Betekenis begroting vordering
391. In het kader van het door de rechter te verlenen verlof, dient ook nog te worden stil gestaan bij de vraag naar de (juridische) betekenis van de vereiste begroting van de vordering ter verzekering waarvan het conservatoir beslag wordt gelegd. Ingevolge art. 700 lid 2 derde volzin dient de voorzieningenrechter, in het geval van beslag tot verhaal van een geldvordering, het bedrag vast te stellen
'waarvoor het verlof wordt verleend, met inbegrip van de kosten waarin de schuldenaar zal kunnen worden veroordeeld.'
Dit voorschrift geldt dus uitsluitend bij conservatoir verhaalsbeslag. De betekenis van deze begroting, die ook onder het oude recht al bestond (art. 728), is echter nogal beperkt. In de MvT lnv is de wetgever er niet op ingegaan.16 Door H. Stein is in dit verband aansluiting gezocht bij art. 705 lid 2, waarin (onder meer) is bepaald dat, wanneer het beslag is gelegd voor een geldvordering, de opheffing van het beslag moet worden uitgesproken
'indien voor deze vordering voldoende zekerheid wordt gesteld.'
De begroting van de vordering heeft in dat geval - aldus H. Stein17 - 'ten doel het bedrag te bepalen' waartegen de schuldenaar, door tot het begrote bedrag bijv. een bankgarantie te stellen, de opheffing van het beslag kan bewerkstelligen.
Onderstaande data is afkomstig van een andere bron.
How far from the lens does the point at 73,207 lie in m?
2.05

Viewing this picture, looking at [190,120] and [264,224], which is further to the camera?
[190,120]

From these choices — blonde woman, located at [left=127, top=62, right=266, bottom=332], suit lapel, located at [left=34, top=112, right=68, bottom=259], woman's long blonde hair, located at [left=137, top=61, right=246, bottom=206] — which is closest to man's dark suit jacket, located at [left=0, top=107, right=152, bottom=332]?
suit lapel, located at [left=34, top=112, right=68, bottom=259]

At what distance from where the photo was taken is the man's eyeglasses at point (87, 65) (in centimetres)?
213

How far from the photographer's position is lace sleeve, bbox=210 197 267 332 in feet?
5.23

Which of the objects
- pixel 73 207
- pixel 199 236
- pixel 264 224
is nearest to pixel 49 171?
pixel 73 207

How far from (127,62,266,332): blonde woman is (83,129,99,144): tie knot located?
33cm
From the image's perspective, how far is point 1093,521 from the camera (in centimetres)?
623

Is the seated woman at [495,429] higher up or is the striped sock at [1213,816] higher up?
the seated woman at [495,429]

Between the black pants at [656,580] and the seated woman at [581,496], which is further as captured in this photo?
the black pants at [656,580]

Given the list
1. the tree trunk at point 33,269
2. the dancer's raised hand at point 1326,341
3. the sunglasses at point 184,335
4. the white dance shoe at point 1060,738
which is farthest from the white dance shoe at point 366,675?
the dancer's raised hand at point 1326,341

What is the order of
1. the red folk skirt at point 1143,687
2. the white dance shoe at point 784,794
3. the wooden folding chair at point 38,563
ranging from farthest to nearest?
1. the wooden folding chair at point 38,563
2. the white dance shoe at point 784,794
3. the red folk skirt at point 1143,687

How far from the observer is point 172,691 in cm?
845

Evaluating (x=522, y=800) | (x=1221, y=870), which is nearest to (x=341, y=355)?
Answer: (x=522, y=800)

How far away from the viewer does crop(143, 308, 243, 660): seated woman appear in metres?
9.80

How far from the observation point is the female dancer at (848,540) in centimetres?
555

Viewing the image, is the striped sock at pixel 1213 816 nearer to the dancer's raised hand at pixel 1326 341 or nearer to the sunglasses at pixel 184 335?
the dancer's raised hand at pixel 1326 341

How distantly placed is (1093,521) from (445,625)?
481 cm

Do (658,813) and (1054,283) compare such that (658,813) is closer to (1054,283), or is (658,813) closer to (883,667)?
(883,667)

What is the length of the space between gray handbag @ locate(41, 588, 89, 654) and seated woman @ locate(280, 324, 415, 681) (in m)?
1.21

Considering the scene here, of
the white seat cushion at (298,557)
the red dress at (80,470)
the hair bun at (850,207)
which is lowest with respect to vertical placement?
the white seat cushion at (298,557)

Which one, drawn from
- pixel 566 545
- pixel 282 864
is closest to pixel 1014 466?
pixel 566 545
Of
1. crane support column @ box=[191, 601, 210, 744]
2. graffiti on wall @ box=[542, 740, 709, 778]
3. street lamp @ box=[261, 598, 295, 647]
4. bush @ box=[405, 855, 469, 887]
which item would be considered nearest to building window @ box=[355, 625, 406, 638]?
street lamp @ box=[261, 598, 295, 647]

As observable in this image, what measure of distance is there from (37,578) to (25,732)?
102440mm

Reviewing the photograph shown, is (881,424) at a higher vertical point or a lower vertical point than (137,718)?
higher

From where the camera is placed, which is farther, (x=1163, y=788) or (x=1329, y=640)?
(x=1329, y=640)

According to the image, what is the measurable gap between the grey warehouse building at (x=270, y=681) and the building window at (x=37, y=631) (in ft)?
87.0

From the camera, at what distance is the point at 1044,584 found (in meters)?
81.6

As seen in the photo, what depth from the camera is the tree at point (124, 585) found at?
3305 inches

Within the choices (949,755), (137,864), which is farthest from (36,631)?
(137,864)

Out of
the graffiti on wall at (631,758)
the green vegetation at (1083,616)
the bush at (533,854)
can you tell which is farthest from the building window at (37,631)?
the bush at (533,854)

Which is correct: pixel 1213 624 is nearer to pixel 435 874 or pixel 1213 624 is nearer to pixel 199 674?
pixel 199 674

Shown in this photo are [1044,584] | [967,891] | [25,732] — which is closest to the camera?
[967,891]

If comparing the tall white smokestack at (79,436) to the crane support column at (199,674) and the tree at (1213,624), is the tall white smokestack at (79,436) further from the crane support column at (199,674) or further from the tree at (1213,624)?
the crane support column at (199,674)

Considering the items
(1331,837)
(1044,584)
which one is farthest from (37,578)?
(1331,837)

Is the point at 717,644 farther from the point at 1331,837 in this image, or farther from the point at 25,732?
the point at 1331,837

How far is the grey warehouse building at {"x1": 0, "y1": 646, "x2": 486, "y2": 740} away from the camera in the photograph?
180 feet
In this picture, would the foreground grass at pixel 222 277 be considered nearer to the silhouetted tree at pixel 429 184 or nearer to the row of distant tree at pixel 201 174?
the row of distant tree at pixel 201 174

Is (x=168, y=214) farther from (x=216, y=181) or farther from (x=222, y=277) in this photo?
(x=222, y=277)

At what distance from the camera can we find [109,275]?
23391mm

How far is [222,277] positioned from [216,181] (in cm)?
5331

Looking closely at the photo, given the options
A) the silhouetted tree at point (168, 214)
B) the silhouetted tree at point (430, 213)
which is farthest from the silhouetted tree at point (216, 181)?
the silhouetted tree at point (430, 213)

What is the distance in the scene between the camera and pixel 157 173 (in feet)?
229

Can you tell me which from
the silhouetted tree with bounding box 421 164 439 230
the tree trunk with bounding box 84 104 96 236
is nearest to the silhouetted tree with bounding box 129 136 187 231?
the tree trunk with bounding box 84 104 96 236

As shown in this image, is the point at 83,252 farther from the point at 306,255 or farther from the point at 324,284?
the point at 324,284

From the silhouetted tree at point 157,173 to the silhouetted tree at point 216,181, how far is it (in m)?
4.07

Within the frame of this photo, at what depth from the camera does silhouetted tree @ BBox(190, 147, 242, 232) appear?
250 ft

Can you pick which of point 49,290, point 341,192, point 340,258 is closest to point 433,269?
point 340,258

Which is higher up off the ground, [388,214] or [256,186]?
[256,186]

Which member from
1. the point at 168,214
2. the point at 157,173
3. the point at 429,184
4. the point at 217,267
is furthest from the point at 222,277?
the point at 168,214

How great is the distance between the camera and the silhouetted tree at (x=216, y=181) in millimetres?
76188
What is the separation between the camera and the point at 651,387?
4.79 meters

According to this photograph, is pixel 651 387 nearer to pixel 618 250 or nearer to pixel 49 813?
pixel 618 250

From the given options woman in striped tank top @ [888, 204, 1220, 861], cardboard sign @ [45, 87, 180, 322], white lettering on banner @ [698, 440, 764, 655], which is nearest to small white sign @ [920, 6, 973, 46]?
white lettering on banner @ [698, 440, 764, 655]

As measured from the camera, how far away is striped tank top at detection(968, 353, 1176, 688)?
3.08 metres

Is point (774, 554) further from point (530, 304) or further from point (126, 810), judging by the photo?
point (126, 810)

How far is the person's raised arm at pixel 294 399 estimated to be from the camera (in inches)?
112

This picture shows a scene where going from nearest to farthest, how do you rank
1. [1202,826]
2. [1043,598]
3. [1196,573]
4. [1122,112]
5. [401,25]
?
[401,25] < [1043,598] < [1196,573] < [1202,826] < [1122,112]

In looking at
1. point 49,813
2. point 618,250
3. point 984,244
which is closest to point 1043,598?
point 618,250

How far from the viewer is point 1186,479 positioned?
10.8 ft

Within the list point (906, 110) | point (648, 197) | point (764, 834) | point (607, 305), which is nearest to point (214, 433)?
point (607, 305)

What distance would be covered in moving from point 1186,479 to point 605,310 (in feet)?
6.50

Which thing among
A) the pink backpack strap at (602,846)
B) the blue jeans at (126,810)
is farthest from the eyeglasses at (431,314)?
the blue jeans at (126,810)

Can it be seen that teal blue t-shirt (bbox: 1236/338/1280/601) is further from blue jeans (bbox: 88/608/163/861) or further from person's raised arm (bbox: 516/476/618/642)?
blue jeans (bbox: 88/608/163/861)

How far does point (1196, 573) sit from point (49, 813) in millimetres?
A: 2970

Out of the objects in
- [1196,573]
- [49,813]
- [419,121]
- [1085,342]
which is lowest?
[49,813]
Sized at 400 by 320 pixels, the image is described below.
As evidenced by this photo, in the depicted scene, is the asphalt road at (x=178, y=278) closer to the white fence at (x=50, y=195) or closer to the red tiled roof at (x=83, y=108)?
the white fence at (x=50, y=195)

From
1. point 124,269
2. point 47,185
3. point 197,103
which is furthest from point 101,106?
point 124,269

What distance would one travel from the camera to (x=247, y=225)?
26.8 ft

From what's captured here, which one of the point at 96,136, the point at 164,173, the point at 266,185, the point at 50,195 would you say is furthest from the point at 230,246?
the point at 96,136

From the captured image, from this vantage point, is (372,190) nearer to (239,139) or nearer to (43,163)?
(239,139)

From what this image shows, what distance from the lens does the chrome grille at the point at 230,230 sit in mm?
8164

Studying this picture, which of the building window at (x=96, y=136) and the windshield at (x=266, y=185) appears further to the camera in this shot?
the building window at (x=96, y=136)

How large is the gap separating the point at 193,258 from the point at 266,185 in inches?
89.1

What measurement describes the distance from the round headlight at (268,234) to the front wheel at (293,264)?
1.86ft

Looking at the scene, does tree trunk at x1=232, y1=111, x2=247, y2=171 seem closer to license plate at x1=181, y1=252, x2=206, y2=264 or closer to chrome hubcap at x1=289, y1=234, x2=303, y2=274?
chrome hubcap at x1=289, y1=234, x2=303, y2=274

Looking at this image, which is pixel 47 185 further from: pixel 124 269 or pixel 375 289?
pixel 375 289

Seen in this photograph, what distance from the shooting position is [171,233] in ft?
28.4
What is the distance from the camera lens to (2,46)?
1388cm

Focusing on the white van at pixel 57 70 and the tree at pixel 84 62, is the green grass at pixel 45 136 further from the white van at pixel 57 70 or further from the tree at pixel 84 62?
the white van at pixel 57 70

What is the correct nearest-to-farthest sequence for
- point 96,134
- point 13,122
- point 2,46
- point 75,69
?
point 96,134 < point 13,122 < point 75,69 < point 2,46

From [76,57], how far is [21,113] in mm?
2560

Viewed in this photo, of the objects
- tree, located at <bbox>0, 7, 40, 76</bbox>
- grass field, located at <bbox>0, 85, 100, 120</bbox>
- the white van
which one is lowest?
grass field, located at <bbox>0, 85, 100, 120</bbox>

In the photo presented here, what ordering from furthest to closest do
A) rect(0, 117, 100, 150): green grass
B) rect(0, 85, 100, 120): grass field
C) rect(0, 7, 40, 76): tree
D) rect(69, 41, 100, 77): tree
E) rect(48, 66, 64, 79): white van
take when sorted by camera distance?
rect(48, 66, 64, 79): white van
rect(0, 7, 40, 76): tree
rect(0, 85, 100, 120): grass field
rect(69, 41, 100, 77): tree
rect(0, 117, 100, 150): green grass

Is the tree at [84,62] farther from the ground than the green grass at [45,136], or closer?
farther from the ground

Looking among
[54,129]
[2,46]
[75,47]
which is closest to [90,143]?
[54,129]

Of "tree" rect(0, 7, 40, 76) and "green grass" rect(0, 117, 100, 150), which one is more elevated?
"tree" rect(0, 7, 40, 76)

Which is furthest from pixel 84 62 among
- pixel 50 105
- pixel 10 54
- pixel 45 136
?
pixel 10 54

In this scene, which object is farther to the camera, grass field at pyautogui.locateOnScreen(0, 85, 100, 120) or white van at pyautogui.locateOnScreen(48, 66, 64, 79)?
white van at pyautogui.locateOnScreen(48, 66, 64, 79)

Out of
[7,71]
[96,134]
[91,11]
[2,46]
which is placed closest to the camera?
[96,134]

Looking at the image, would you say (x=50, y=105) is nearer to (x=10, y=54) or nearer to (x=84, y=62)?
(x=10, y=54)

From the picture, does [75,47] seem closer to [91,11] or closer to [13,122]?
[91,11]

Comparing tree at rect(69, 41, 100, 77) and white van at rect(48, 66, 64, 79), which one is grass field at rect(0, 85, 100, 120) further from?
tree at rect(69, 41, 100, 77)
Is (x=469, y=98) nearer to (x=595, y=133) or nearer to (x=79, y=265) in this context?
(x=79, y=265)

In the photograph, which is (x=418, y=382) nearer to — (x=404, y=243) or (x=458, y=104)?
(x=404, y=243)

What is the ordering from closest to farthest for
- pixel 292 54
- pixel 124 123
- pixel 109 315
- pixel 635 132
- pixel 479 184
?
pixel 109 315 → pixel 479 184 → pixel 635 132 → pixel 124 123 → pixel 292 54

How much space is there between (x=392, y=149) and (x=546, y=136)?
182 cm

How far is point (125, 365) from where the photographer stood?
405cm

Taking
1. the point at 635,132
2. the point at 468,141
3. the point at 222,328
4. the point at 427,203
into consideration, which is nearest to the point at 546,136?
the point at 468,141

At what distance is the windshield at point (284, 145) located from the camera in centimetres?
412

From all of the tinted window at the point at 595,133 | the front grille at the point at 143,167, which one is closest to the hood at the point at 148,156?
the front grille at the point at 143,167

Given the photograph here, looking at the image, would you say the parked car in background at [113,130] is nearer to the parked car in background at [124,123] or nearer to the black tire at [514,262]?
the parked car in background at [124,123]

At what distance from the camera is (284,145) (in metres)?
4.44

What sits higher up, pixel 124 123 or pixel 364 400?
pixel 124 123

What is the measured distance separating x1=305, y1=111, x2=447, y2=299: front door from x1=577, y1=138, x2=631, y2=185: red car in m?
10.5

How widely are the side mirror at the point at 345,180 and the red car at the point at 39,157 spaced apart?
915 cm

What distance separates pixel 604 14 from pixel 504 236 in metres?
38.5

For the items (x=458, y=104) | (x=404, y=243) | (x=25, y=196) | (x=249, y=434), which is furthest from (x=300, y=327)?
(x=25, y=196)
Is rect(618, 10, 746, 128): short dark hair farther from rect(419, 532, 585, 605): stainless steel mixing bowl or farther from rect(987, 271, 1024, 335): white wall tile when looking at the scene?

Dát begroting van de vordering deze betekenis heeft of tot dit doel dient, blijkt overigens evenmin uit de MvT lnv. bij art. 705 lid 2.18 De rechter is dan ook zeker niet verplicht om, wanneer in het kort geding tot opheffing van het beslag blijkt dat de door de beslaglegger gepretendeerde vordering (veel) hoger is dan het begrote bedrag, het beslag zonder meer op te heffen wanneer uitsluitend zekerheid wordt gesteld voor het begrote bedrag. Dat zou ook een weinig praktische benadering zijn, aangezien de beslaglegger dan onmiddellijk bij wege van eis in reconventie, of bij afzonderlijk verzoekschrift, verlof zal vragen - en vermoedelijk aanstonds verkrijgen om óók nog voor het meerdere beslag te leggen. De begroting is dus niet heel veel meer dan een indicatie van het bedrag waarvoor de schuldenaar in beginsel opheffing van het beslag kan verkrijgen. De begroting betekent tenslotte evenmin dat de schuldeiser slechts beslag mag leggen op goederen met een waarde tot het beloop van het begrote bedrag, met dien verstande dat een al te grote discrepantie tussen het begrote bedrag en die waarde wél weer een grond voor opheffing of beperking van het beslag kan zijn 19
De geringe (juridische) betekenis van de begroting van de vordering volgt ook uit het feit, dat deze de schuldeiser/beslaglegger in geen enkel opzicht beperkt bij het instellen van zijn eis in de hoofdzaak als bedoeld in art. 700 lid 3. De schuldeiser is immers geheel vrij om een aanzienlijk grotere vordering tegen zijn schuldenaar in rechte geldend te maken dan het begrote bedrag, terwijl hij zijn vordering of de grondslag ervan bovendien, uiteraard met inachtneming van het bepaalde in art. 130, kan aanvullen of wijzigen. Ingevolge art. 704 lid 1 gaat het conservatoir beslag dan ook over in een executoriaal beslag, zodra de beslaglegger
'in de hoofdzaak een executoriale titel heeft verkregen en deze voor tenuitvoerlegging vatbaar is geworden.'
De betekenis van de begroting is dan ook - in de woorden van H. Stein20'uitgewerkt, wanneer de rechter in de hoofdzaak de vordering van de beslaglegger heeft vastgesteld.'
De begroting van de vordering door de voorzieningenrechter is dus niet in enig opzicht van invloed op de uiteindelijke reikwijdte van het gelegde verhaalsbeslag: die wordt immers uitsluitend bepaald door de omvang van de in de hoofdzaak in te stellen en uiteindelijk toe te wijzen vordering. Onder het oude recht was dit met het systeem van vanwaardeverklaring van het beslag overigens niet anders, aangezien ook die vanwaardeverklaring met name afhankelijk was van toewijzing in rechte van de hoofdvordering waarvoor het conservatoir beslag was gelegd én de inachtneming van de vereiste formaliteiten.21 Of de aldus toegewezen vordering in de hoofdzaak ook verhaalbaar is op de in beslag genomen goederen, is uiteraard een geheel andere vraag.